* **Reading passage**
In contrast to freeze-up, for the breakup accuracy the Climate Normal (Fig. 9a) has an overall poor accuracy, while the Augmented model at 30 lead days (Fig. 9d) has the best accuracy, especially in the central region. The breakup prediction accuracy degrades at 60 lead days for both the Basic and Augmented models.

Figure 9 Accuracy of the predicted breakup date within 7 d. Breakup dates are checked from 1 May to 31 July. The 7 d window is chosen to match to the definition used by the Canadian Ice Service.

The interannual variability in accuracy in freeze-up (1 October to 31 January) and breakup (1 May to 31 July) predictions is presented in Fig. 10 for 30 and 60 lead days. The respective trends are shown by dashed lines. While no significant trend is observed for freeze-up accuracy at both lead times, the breakup accuracy (Fig. 10c and d) shows a declining trend of 2 %. Similar to Fig. 9 for freeze-up/breakup date predictions, both the Augmented and Basic models have their highest improvement compared to Climate Normal for breakup at 30 lead days. In addition, for both cases, 2010 shows an extreme case where Climate Normal has the lowest accuracy over the entire period. For that year, the Augmented model has a lower freeze-up accuracy compared to other years, while its breakup accuracy does not show any significant variability over the years. It has been noted in an earlier study that 2010 was an anomalous year (Hochheim and Barber, 2014).

Figure 10 Accuracy of the Climate Normal, Basic model, and Augmented model freeze-up and breakup predictions over the years at 30 and 60 lead days. Dashed lines show the trend.

The ability of the model to predict freeze-up and breakup dates can provide helpful information for local communities and shipping operators. Here, the nearest pixels to three sample ports shown in Fig. 1, Churchill, Inukjuak, and Quaqtaq, and Sanirajak (formerly known as Hall Beach) are selected. The sites were chosen because they represent locations with significantly different sea ice conditions. Churchill and Inukjuak are located on the eastern and western coasts of Hudson Bay, with Churchill being a major port as part of the potential Arctic Bridge shipping route. The eastern coast is significantly impacted by freshwater inflow from rivers draining into Hudson Bay, while the region of the western coast is impacted by northwesterly winds (there is a latent heat polynya, the Kivalliq polynya, that runs along the northwest shore of Hudson Bay; Bruneau et al., 2021). There are additionally east–west asymmetries in Hudson Bay in terms of ice thickness and sea surface temperature (Saucier et al., 2004), with counterclockwise ocean currents leading to thicker ice cover along the eastern shore of the bay. Quaqtaq is located in Hudson Strait, where wind and air temperature patterns are different from those in Hudson Bay and pressured ice is common.

Freeze-up/breakup date predictions of the models at 30 and 60 lead days versus observed dates are presented in Figs. 11 and 12. The red line in each plot represents a perfect one-to-one prediction, and the pink region shows the acceptable 7 d difference that will still be considered a correct prediction according to the CIS criteria. The width of the pink zone on each plot varies, as the total timeframe of breakup and freeze-up at each location is different (i.e., the subplots have different x and y axes). In addition, the year of 2010 is omitted from these plots, as it was an anomalously warm year (Hochheim and Barber, 2014).

* **Provided records**
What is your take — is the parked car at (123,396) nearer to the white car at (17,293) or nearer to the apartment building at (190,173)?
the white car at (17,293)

---

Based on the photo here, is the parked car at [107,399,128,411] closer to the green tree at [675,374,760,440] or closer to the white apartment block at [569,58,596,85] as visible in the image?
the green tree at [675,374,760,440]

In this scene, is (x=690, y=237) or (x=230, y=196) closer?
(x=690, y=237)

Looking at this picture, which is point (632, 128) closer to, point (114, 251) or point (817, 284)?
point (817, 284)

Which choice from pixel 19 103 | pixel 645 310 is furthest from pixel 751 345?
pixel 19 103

* **To do**
Please reproduce the sea ice prediction text from "Figure 9 Accuracy of" up to and including "Canadian Ice Service.".

* **Exercise output**
Figure 9 Accuracy of the predicted breakup date within 7 d. Breakup dates are checked from 1 May to 31 July. The 7 d window is chosen to match to the definition used by the Canadian Ice Service.